### What you need to do
Extract the full set of records, then give each one again exactly.

** Provided records follows **

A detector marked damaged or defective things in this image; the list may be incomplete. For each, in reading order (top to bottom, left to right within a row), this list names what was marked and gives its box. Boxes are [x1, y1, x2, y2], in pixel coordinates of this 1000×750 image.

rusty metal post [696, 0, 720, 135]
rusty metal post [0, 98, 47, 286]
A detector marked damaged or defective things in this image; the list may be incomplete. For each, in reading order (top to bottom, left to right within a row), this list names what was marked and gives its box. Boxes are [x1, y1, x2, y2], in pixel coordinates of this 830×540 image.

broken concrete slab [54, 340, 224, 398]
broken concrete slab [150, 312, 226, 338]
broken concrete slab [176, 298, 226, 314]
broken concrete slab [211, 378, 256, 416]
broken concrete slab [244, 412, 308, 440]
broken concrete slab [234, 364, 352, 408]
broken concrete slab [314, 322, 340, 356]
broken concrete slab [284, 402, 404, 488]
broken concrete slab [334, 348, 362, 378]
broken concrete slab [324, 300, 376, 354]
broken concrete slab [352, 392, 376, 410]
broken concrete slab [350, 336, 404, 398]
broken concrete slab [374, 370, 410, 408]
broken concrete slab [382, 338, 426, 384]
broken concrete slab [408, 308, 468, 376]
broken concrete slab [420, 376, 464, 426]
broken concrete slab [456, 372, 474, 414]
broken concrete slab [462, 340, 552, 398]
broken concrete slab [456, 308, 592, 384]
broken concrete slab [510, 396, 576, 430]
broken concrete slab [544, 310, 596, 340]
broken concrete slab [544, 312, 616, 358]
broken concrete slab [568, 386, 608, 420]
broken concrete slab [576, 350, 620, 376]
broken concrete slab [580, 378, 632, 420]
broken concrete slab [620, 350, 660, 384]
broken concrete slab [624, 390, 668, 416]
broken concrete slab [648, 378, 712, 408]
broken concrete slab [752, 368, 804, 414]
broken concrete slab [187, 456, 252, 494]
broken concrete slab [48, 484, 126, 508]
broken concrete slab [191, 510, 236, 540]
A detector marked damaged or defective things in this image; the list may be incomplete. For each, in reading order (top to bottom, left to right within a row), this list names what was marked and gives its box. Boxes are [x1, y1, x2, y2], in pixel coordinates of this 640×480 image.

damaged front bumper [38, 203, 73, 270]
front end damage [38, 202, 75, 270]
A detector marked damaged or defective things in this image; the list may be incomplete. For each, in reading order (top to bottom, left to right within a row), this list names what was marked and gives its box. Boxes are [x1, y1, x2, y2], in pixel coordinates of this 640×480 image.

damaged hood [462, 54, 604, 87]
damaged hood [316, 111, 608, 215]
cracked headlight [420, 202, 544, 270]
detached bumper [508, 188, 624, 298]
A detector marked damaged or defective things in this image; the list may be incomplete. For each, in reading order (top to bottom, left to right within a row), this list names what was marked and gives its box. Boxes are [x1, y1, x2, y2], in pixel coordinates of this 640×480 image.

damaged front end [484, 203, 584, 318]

** End of Provided records **

### Response box
A detector marked damaged or defective things in this image; the list may be incomplete. For each, in reading order (top to bottom, left to right within a row), this list names what was marked and gives its box. Boxes are [x1, y1, x2, y2], in pixel coordinates of this 1000×750 image.

rusty metal post [696, 0, 720, 135]
rusty metal post [0, 98, 47, 286]
A detector marked damaged or defective things in this image; the list may be incomplete. For each, in reading order (top to bottom, left to right within a row), this list names what was marked and gives its box. Boxes are [x1, y1, x2, y2], in pixel coordinates of this 830×540 image.

broken concrete slab [54, 340, 224, 398]
broken concrete slab [150, 312, 226, 338]
broken concrete slab [176, 298, 226, 314]
broken concrete slab [211, 378, 256, 416]
broken concrete slab [244, 412, 308, 440]
broken concrete slab [234, 364, 352, 408]
broken concrete slab [314, 322, 340, 356]
broken concrete slab [284, 402, 404, 488]
broken concrete slab [334, 348, 362, 378]
broken concrete slab [324, 300, 376, 354]
broken concrete slab [352, 392, 376, 410]
broken concrete slab [350, 336, 404, 398]
broken concrete slab [374, 370, 410, 408]
broken concrete slab [382, 338, 426, 384]
broken concrete slab [408, 308, 468, 376]
broken concrete slab [420, 376, 464, 426]
broken concrete slab [456, 372, 474, 414]
broken concrete slab [462, 340, 552, 398]
broken concrete slab [456, 308, 592, 384]
broken concrete slab [510, 396, 576, 430]
broken concrete slab [544, 310, 596, 340]
broken concrete slab [544, 312, 616, 358]
broken concrete slab [568, 386, 608, 420]
broken concrete slab [576, 350, 620, 376]
broken concrete slab [580, 378, 632, 420]
broken concrete slab [620, 350, 660, 384]
broken concrete slab [624, 390, 668, 416]
broken concrete slab [648, 378, 712, 408]
broken concrete slab [752, 368, 804, 414]
broken concrete slab [187, 456, 252, 494]
broken concrete slab [48, 484, 126, 508]
broken concrete slab [191, 510, 236, 540]
A detector marked damaged or defective things in this image; the list may be incomplete. For each, in reading order (top to bottom, left to right within a row), this list names what was marked and gives its box. Boxes are [x1, y1, x2, y2], in pixel coordinates of this 640×480 image.

damaged front bumper [38, 203, 73, 270]
front end damage [38, 202, 75, 270]
A detector marked damaged or defective things in this image; the list may be incomplete. For each, in reading order (top to bottom, left to right within a row), this list names what was marked and gives its box. Boxes are [x1, y1, x2, y2], in pixel coordinates of this 640×480 image.

damaged hood [462, 54, 604, 87]
damaged hood [316, 111, 608, 215]
cracked headlight [420, 202, 544, 270]
detached bumper [508, 188, 624, 298]
A detector marked damaged or defective things in this image; the list may be incomplete. For each, in reading order (top to bottom, left to right within a row), this list names what was marked and gives its box. Boxes are [x1, y1, x2, y2], in pixel coordinates of this 640×480 image.

damaged front end [484, 203, 584, 318]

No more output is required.